Integral of an Unknown Function

Let $I =\displaystyle\int_{0}^{2}f(x) dx$

Let $x = 2t$ implies $dx = 2dt$

Changing the limits and substituting,

$I = 2 \displaystyle\int_{0}^{1}f(2t) dt$

Since $f(t) = f(2t),$

$I = 2 \displaystyle\int_{0}^{1}f(t) dt$

Therefore,

$I = 200$

I figured the only way f(x) and be equal to f(2x) is if it was a straight line parallel to the x-axis. Thus when you double the limit, you double the value.

We can infer that $f(x)=f(\frac{x}{2})\forall x$ and therefor $f(x)=f(\frac{x}{2^n})$ for all integer $n\ge 1$ . Because of that, $\lim_{x\to 0}f(x)$ must exists and we call that limit $L$ . For all $x, y$ , we have $f(x)-f(y)=f(\frac{x}{2^n})-f(\frac{y}{2^n})=L-L=0$ . So $f(x)=L\forall x$ . Using the integral condition, we know $L=100$ and can easily calculate the later integral

We know that $\int_{ka}^{kb}f(\frac{x}{k})dx = k\int_{a}^{b}f(x)dx$ from properties of integral. We would like this $\begin{aligned}\int_{0}^{2}f(x)dx = \int_{0}^{2}f(\frac{x}{2})dx \end{aligned}$ to hold. Taking into account that $f(x) = f(2x), \forall x$ , we can proce that $f(x) = f(\frac{x}{2})$ as follows

$\\ \\ \begin{aligned} f(x) &= f(\frac{x}{2}) \\ f(4(\frac{x}{4})) &= f(2(\frac{x}{4})) \\ f(4t) &= f(2t); & t = \frac{x}{4} \\ f(2(2t)) &= f(2t) \\ f(2k) &= f(k); & k =2t \end{aligned}$

Therefore, we can claim that $\begin{aligned}\int_{0(2)}^{1(2)}f(\frac{x}{2})dx = \int_{0}^{2}f(x)dx = 2\int_{0}^{1}f(x)dx = 2(100) = 200 \end{aligned}$

Can we solve it using reflection property of integration?

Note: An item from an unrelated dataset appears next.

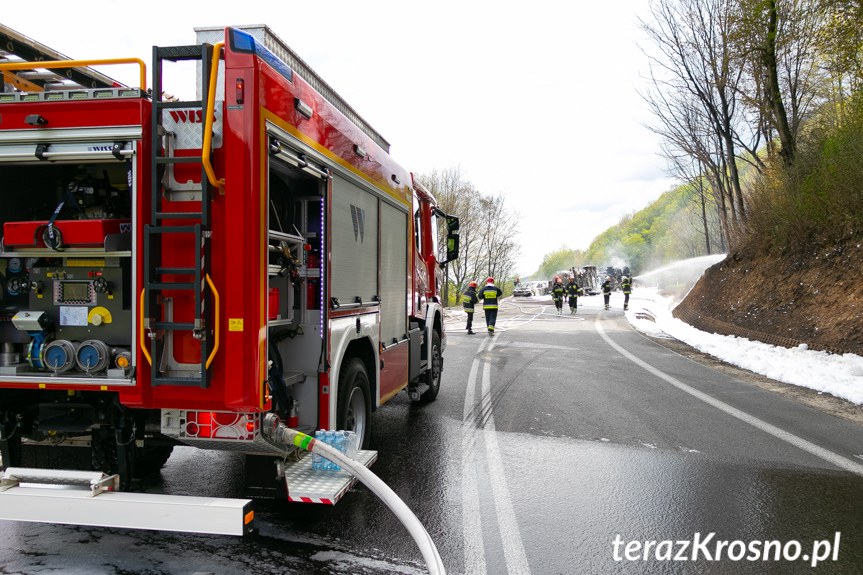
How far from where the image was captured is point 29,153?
3109 millimetres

Integration of f(x) from 0 to 1 represents a area and integration of the same function from 1to 2 reprents the same area as calculated before... As the graph is parallel to x axis... integration of f(x) from 0 to 2 will simply 2 times of the area we calculated at the first time... That is given 100 So the and is 200

Let $F(x)$ be the antiderivative of $f(x)$ :

$\int^1_0{f(x)}dx = F(1)-F(0)$

Okay, since $f(x) = f(2x)$ , $\int^1_0{f(x)}dx = \int^1_0{f(2x)}dx$ .

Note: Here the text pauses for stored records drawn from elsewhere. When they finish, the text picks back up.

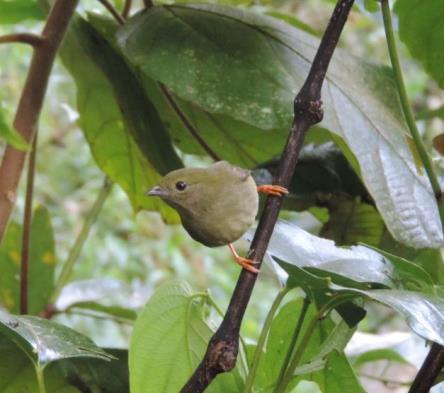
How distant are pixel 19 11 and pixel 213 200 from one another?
424 millimetres

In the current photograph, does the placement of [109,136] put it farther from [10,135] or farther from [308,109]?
[10,135]

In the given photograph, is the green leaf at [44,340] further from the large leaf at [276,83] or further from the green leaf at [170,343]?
the large leaf at [276,83]

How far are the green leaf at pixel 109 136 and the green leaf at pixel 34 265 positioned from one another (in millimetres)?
167

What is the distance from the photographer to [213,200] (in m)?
1.09

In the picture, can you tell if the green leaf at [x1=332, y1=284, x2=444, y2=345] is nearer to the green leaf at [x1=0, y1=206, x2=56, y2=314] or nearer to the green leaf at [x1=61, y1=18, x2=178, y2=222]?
the green leaf at [x1=61, y1=18, x2=178, y2=222]

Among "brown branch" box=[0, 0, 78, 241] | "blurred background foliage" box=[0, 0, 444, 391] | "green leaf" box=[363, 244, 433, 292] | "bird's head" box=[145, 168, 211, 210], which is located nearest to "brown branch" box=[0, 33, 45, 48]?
"brown branch" box=[0, 0, 78, 241]

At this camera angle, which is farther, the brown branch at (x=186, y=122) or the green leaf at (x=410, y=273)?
the brown branch at (x=186, y=122)

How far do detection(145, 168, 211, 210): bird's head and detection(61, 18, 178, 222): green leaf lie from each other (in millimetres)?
183

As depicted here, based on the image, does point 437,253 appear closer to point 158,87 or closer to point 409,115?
point 409,115

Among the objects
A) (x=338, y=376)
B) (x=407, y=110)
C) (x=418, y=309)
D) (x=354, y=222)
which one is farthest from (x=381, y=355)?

Multiplying by $\frac{2}{2}$ : $\int^1_0{f(x)}dx = \int^1_0{f(2x)}dx = \frac{1}{2}\int^1_0{f(2x)}d(2x) =\frac{1}{2}(F(2)-F(0)) =100$

Solving this equation gives the answer, 200.

This would be a horizontal line. Therefore, double the upper limits means double the integral value

Since $f(x) = f(2x) \; \forall x \in \mathbb{R}$ , it follows that $f(x) = f\left(\dfrac{x}{2^n}\right) \; \forall x \in \mathbb{R} \; \forall n \in \mathbb{N}$

By continuity, $f(x) = \displaystyle{\lim_{n \to \infty} f(x)} = \displaystyle{\lim_{n \to \infty} f\left(\dfrac{x}{2^n}\right)} = f\left(\displaystyle{\lim_{n \to \infty}\dfrac{x}{2^n}}\right) = f(0)$

So $f(x)$ is a constant function, and

$\displaystyle{\int_0^2 f(x) \,dx} = 2\displaystyle{\int_0^1 f(x) \,dx} = 2(100) = 200$

If f(x)=f(2x) then for all x values, there will be the same y value, hence a horizontal or y=c line parallel to the x axis, where c is a number. For example if x=1, f(1)=f(2), if x=2, f(2)=f(4), if x=3, f(3)=f(6) and so on. This improper integral from 0 to 1 (since the function is not defined at 0) can still be interpreted as the area from the horizontal line to the x axis from a value a approaching 0 to 1, which is 100 (kind of like a rectangular area, if you will). Going an extra unit to the right is the same as doubling the area from 0 to 1.

You can just visualize it. If f(x) = f(2x), then f(0,001) = f(0,002) = f(0,004) = ... = f(2). Hence, it is a line segment parallel to the x-axis. The area under the curve from 1 to 2 has the same magnitude of the area from 0 to 1. So it is 2 times 100 = 200.

the solution is simple integration with constant term

Let f(x) equals 100,replace it in both the equation and get the answer.